The combining of the V&A’s historical collection (including examples acquired at the Paris International Exposition of 1867, the earliest documented cloisonné enamels in any world collection) with the recent generous gift of Japanese enamels from Mr Edwin Davies, OBE, enables the V&A to present a rounded picture of one of Japan’s most exquisite art forms in an exhibition that will be held in the V&A’s Japan Gallery from 14 June 2011 – 19 August 2012.
The lecture will discuss enamels from their early use as architectural fittings, through elegant inlaid metalwork of the late 17th century and into the Golden Age and the 20th century. It will explore objects from the renaissance of Japanese enamelling in the 1840s; the experimental works of the 1850s and 1860s and the rise of master artists such as Hayashi Kodenji, Namikawa Yasuyuki of Kyoto, Namikawa Sosuke of Tokyo and the output of the creative, innovative and prolific Ando Cloisonné Company of Nagoya.
Gregory Irvine is Senior Curator in the Asian Department of the Victoria & Albert Museum, London and is principally responsible for the collections of Japanese metalwork, focusing on arms, armour and cloisonné enamels.
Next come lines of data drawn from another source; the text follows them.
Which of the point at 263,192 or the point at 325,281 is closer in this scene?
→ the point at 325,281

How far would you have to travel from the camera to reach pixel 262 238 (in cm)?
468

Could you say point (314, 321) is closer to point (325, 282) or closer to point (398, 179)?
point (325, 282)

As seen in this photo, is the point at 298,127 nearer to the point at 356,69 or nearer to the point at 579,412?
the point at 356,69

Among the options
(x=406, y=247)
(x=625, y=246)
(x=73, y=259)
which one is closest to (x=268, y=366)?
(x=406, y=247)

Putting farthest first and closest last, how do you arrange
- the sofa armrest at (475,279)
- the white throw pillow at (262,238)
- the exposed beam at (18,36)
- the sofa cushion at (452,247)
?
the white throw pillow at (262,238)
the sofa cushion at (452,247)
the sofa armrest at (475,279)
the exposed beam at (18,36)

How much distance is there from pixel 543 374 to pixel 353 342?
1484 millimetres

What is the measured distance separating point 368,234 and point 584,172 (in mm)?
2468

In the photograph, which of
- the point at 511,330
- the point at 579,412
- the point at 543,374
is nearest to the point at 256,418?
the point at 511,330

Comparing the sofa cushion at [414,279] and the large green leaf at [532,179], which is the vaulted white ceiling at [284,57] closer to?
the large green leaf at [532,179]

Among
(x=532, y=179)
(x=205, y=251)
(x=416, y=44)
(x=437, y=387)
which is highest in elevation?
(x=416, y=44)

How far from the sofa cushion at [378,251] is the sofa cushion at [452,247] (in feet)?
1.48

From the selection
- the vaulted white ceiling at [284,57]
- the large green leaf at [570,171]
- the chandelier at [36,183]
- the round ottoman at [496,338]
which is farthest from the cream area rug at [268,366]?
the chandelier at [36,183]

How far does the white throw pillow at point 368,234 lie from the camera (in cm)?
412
He has visited Japan on many occasions to carry out research at museums, temples, shrines and in private collections.
Publications include Japanese Cloisonné: the Seven Treasures: V&A Publications, London, 2006; A Guide to Japanese Art Collections in the UK, Japan Society/Hotei, 2004; Collecting Japanese art at the Victoria and Albert Museum, Arts of Asia, Volume 39, Number 4, July – August 2009 and most recently Japanese Cloisonné Enamels, V&A Publications, London, 2011.